Si l’on se réfère aux circuits officiels d’approvisionnement de Ouagadougou en viande, notamment par les abattoirs frigorifiques de la capitale et de Saaba, une banlieue à la périphérie Est, la qualité sanitaire des organes d’animaux commercialisés à « Bouzoute yaar » est contrôlée. Le responsable à l’inspection de l’abattoir frigorifique de Ouagadougou, Dr Jean Marie Batiébo, rassure que l’inspection de la viande s’effectue à l’abattoir et avant cela, un contrôle est effectué sur l’animal vivant pour détection de signes de maladie. Les animaux bien portants sont acheminés pour abattage mais ceux présentant des signes de maladie sont amenés à l’abattoir sanitaire pour une prise en charge.
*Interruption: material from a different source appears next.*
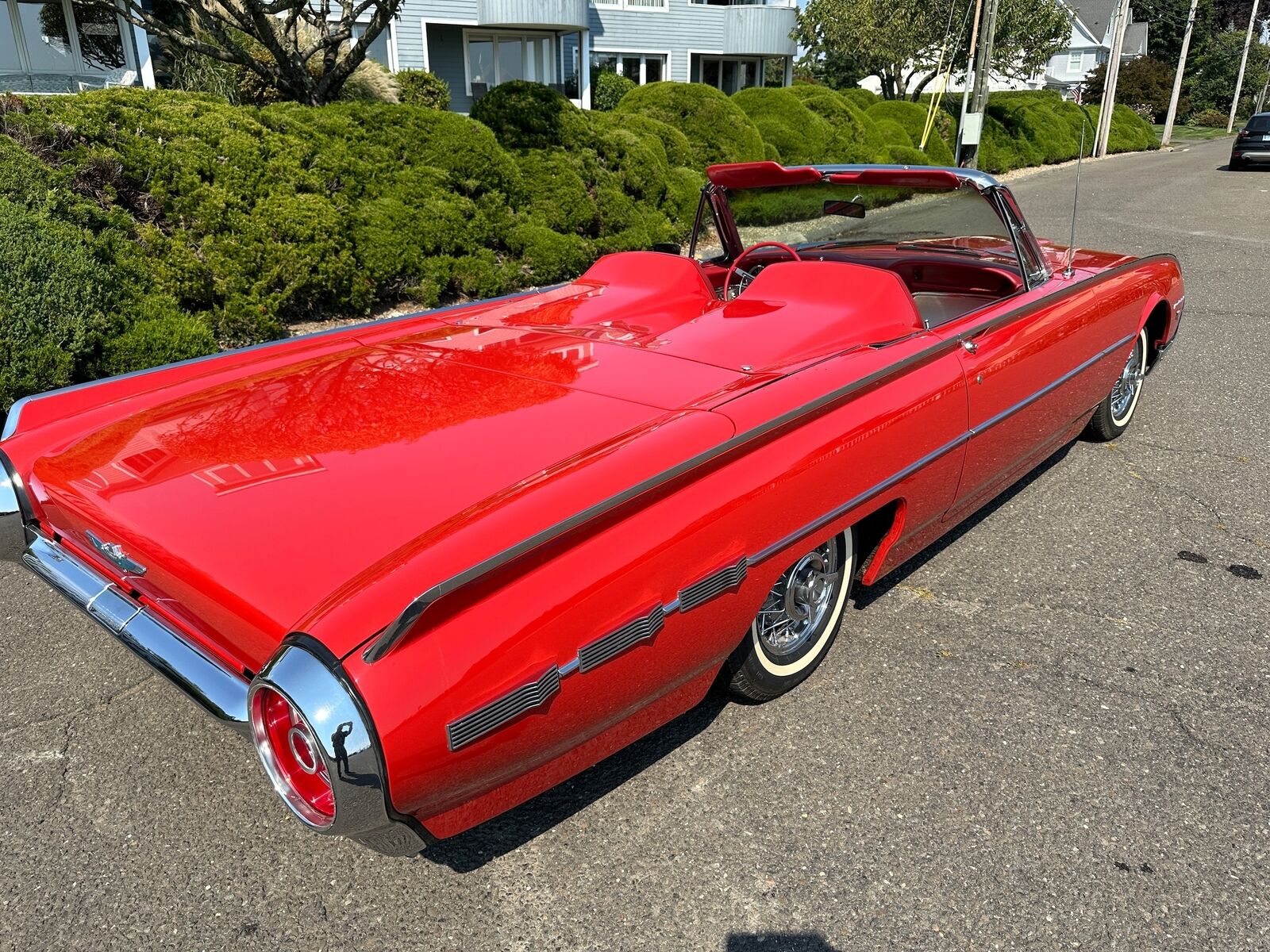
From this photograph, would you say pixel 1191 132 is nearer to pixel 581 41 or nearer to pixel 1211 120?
pixel 1211 120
Selon lui, les différentes parties de l’animal abattu, aussi bien les organes que la carcasse sont inspectées. ‘’Si la viande est mise sur le marché, cela suppose que l’inspection a jugé qu’elle peut être consommée sans problèmes majeurs’’, martèle Dr Batiebo. Toutefois, il relativise en précisant que ce n’est pas une garantie parce que, si le transport de la viande de l’aire d’abattage jusqu’à destination n’est pas fait dans de bonnes conditions, elle peut se souiller.

Un marché qui mérite
plus d’attention

La plupart des commerçants rencontrés dans ce marché atypique ont soulevé de nombreuses difficultés qui minent leur activité à certaines périodes de l’année. En période de chaleur, explique le responsable du marché, Yacouba Congo, les marchandises sont fumées et séchées sans aucune difficulté pour la conservation. En saison pluvieuse, par contre, le problème de conservation se pose avec acuité. Le manque de hangar est également un autre facteur qui entrave le fonctionnement de leur activité. ‘’Nous avons des maisonnettes où nous pouvons nous abriter en cas de pluie mais nos marchandises, où les stocker ? Ce sont là tous nos soucis’’, déplore M. Congo. Wendintaaré Ouédraogo, vendeur de têtes et de pattes de bœufs à « Bouzoute yaar » relève l’absence d’une fontaine qui pourrait les aider dans le lavage de leurs denrées avant de les mettre sur le feu. Au regard de ces difficultés, le responsable du marché souhaite un marché bien construit, avec une clôture et aménagé avec des étals et une fontaine. Par ailleurs, la commercialisation des pattes, langues, queues, peaux et têtes d’animaux doit pouvoir faire l’objet d’une organisation spécifique, compte tenu de la forte demande des pays côtiers. Avec des milliers de têtes d’animaux abattus par an au niveau de l’abattoir frigorifique de Ouagadougou, il y a nécessité de promouvoir l’exportation, d’améliorer d’une part, le système de transport et de convoyage des commerçants et d’autre part, celui des clients de la sous-région. Si ces doléances sont prises en compte, « Bouzoute yaar » pourrait susciter plus d’engouement et pourquoi pas devenir un marché de renommée sous-régionale.